This coming Tuesday I figure to post an essay about the 42nd and last of the Fleischer Studios’ Talkartoons series. I forget just how I stumbled into reviewing each (available) one in turn. But I’ve liked how it turned out. It’s given me the chance to watch some cartoons for the first time, and to watch all of them anew.
Thing is, what to do next? I could go back to writing something original each day but that’s hard. Having a review of stuff I like works well for me. I like having the reason to look at something I enjoy. I like noticing the evolution of things. I like getting to explain cultural references of 1932. It satisfies the know-it-all urge in me. And that’ll need extra satisfaction now that The Straight Dope with Cecil Adams is ended. (Sob!) I like knowing that if I ever really tried I could write a month’s worth of some day of the week’s entries in an afternoon. I never, ever will.
I’ve thought about moving right into the Betty Boop line of cartoons proper, which among other things would schedule my Tuesdays for a year and a half to come. That’s a comfortable thought. Popeye is also fantastic and I’m not sure I would get tired of that, not at least before we get to the postwar cartoons. Or I could go for something less well-examined.

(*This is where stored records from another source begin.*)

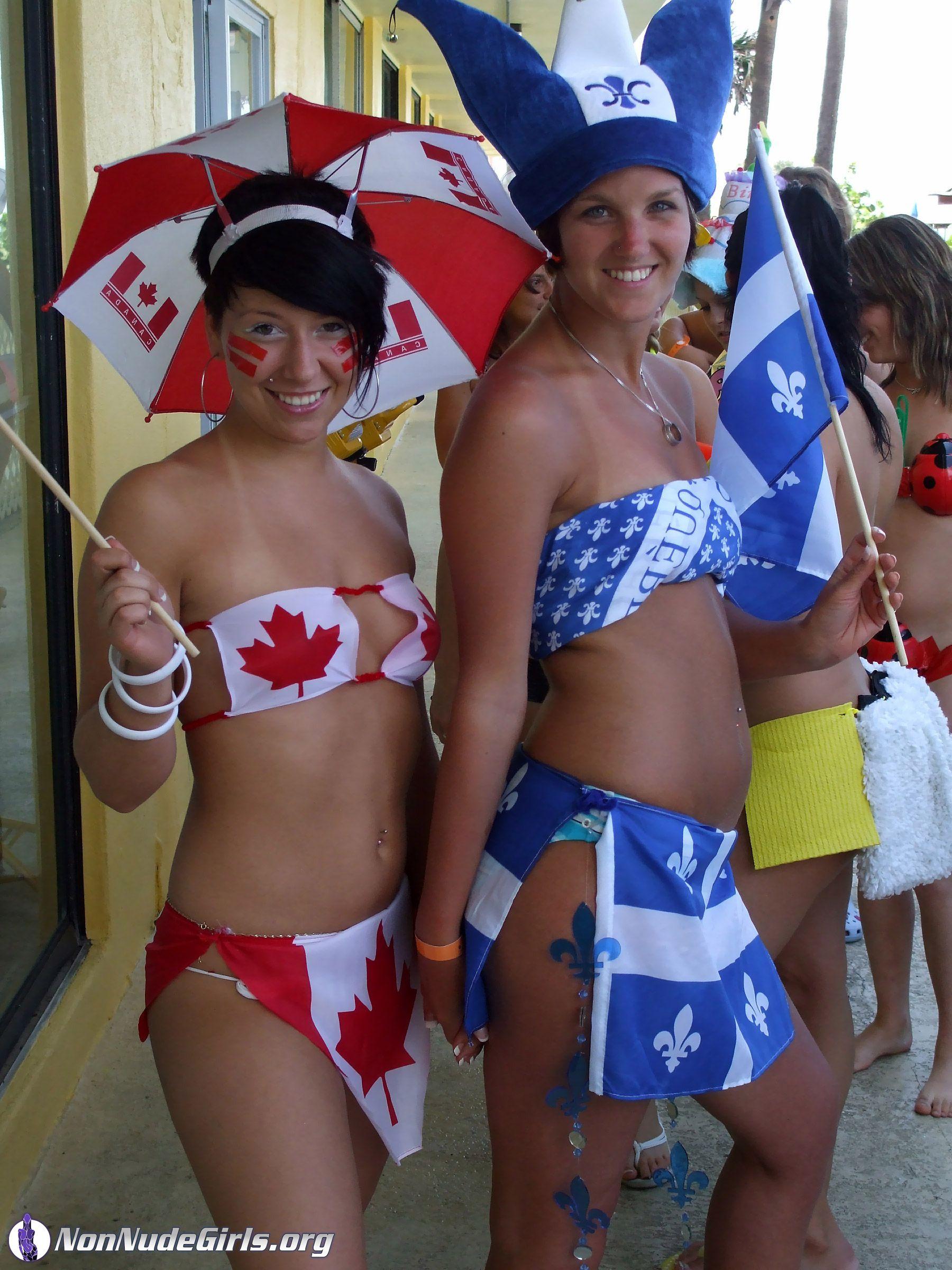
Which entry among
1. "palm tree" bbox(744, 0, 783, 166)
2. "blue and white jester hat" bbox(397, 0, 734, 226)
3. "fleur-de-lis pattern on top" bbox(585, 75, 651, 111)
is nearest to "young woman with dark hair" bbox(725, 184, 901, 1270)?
"blue and white jester hat" bbox(397, 0, 734, 226)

And that’s what I’m doing here: would anyone have nominations for a set of things I might review, one per week? I’m open to other cartoon series. I’d prefer ones that are well-represented on archive.org, so that essays stay sensible. I’m open to cartoons that haven’t been thoroughly digested by other bloggers. I’m also open to ones of historic interest. … And I admit, I’d prefer ones whose historic import I don’t have to spend too much time justifying why anyone in 2018 should care. So I’m not saying I wouldn’t do the Van Beuren filmography, but, probably would do The Little King cartoons first. And I know I’m one of nearly a dozen people who still find The Little King interesting.
I’m also open to other stuff, such as live-action shorts, or even old-time radio programs. As I say, the important things are that they be accessible to readers without too much effort. Ideally something that could be embedded in my essays and trusted to remain indefinitely. Any thoughts?